GIVEN TEXT:
2.1. Circumgalactic Gas Radial Distribution

The quantity and extend of the circumgalactic medium has been traced using a range of absorption features such as Ly α (Tripp et al., 1998; Chen et al., 2001b; Wakker & Savage, 2009; Chen & Mulchaey, 2009; Steidel et al., 2010; Stocke et al., 2013; Richter et al., 2016), Mg ii (Steidel et al., 1994; Steidel, 1995; Guillemin & Bergeron, 1997; Zibetti et al., 2007; Kacprzak et al., 2008; Chen et al., 2010; Nielsen et al., 2013a), C iv (Chen et al., 2001a; Adelberger et al., 2005; Steidel et al., 2010; Bordoloi et al., 2014a; Liang & Chen, 2014; Burchett et al., 2015; Richter et al., 2016), and O vi (Savage et al., 2003; Sembach et al., 2004; Stocke et al., 2006; Danforth & Shull, 2008; Tripp et al., 2008; Wakker & Savage, 2009; Prochaska et al., 2011; Tumlinson et al., 2011; Johnson et al., 2013; Stocke et al., 2013; Johnson et al., 2015; Kacprzak et al., 2015). These studies all have shown that regardless of redshift (at least between z = 0 − 3), galaxies typically have hydrogen gas detected out to ∼ 500 kpc with “metal-enriched” gas within 100–200 kpc. Furthermore, the data show an anti-correlation with equivalent width and impact parameter, with the covering fraction being unity close to the galaxy and declining with increasing distance. This is demonstrated in Figure 1, which shows the ∼ 200 kpc extent of Mg ii absorbing gas around typical galaxies from the MAGIICAT catalog (Nielsen et al., 2013b) along with well fit anti-correlation between equivalent width and impact parameter (logWr(2796) = 0.015 × D + 0.27). Note also that the gas covering fraction, for an equivalent width limit of 0.3 Å, is roughly unity near the galaxy and decreases to about 20% beyond 100 kpc.

DATA LINES:
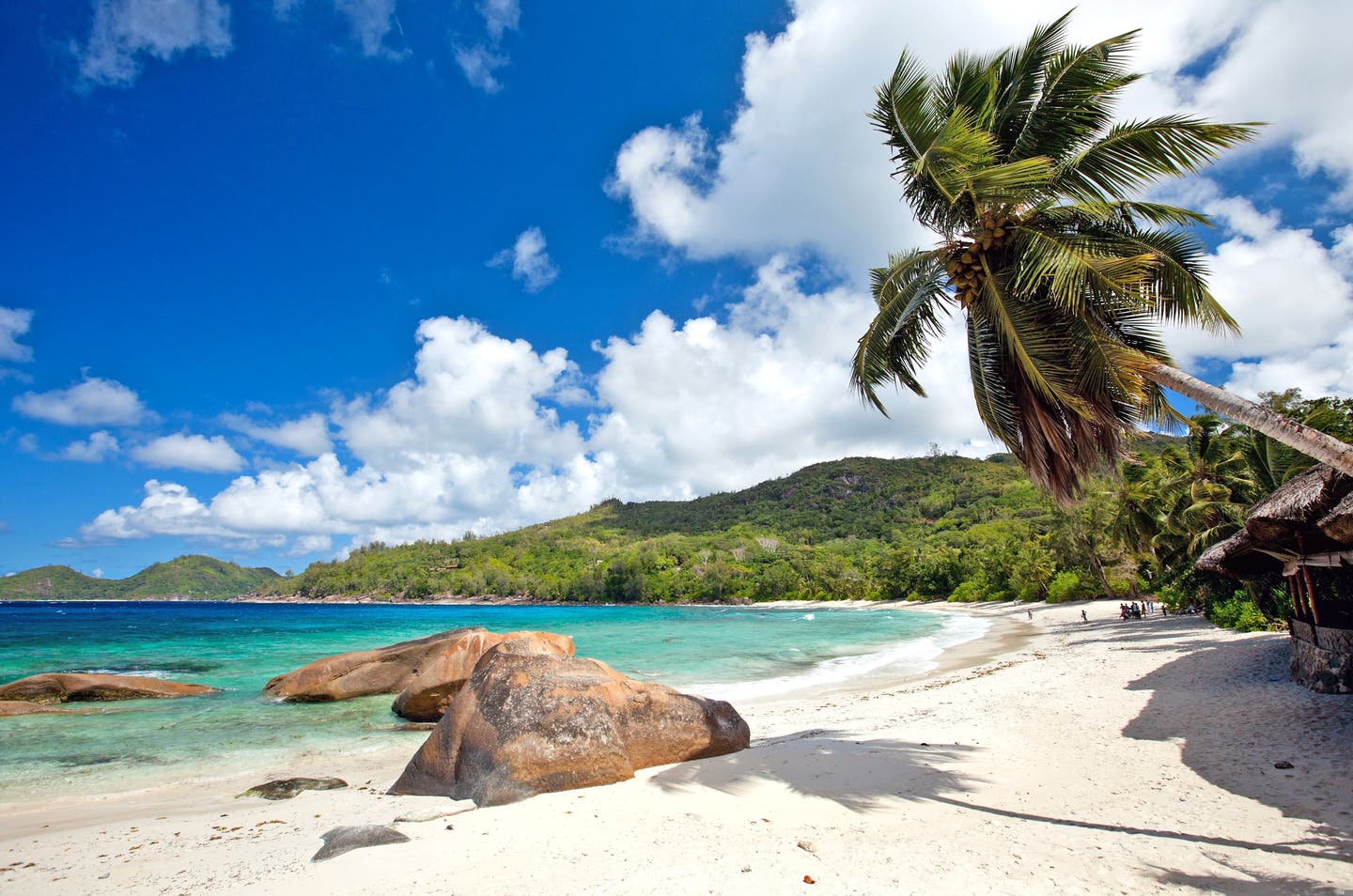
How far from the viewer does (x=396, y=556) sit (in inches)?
6412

SHORT PROBLEM:
Copy out the full passage on the radial distribution of circumgalactic gas word for word.

EXERCISE OUTPUT:
2.1. Circumgalactic Gas Radial Distribution

The quantity and extend of the circumgalactic medium has been traced using a range of absorption features such as Ly α (Tripp et al., 1998; Chen et al., 2001b; Wakker & Savage, 2009; Chen & Mulchaey, 2009; Steidel et al., 2010; Stocke et al., 2013; Richter et al., 2016), Mg ii (Steidel et al., 1994; Steidel, 1995; Guillemin & Bergeron, 1997; Zibetti et al., 2007; Kacprzak et al., 2008; Chen et al., 2010; Nielsen et al., 2013a), C iv (Chen et al., 2001a; Adelberger et al., 2005; Steidel et al., 2010; Bordoloi et al., 2014a; Liang & Chen, 2014; Burchett et al., 2015; Richter et al., 2016), and O vi (Savage et al., 2003; Sembach et al., 2004; Stocke et al., 2006; Danforth & Shull, 2008; Tripp et al., 2008; Wakker & Savage, 2009; Prochaska et al., 2011; Tumlinson et al., 2011; Johnson et al., 2013; Stocke et al., 2013; Johnson et al., 2015; Kacprzak et al., 2015). These studies all have shown that regardless of redshift (at least between z = 0 − 3), galaxies typically have hydrogen gas detected out to ∼ 500 kpc with “metal-enriched” gas within 100–200 kpc. Furthermore, the data show an anti-correlation with equivalent width and impact parameter, with the covering fraction being unity close to the galaxy and declining with increasing distance. This is demonstrated in Figure 1, which shows the ∼ 200 kpc extent of Mg ii absorbing gas around typical galaxies from the MAGIICAT catalog (Nielsen et al., 2013b) along with well fit anti-correlation between equivalent width and impact parameter (logWr(2796) = 0.015 × D + 0.27). Note also that the gas covering fraction, for an equivalent width limit of 0.3 Å, is roughly unity near the galaxy and decreases to about 20% beyond 100 kpc.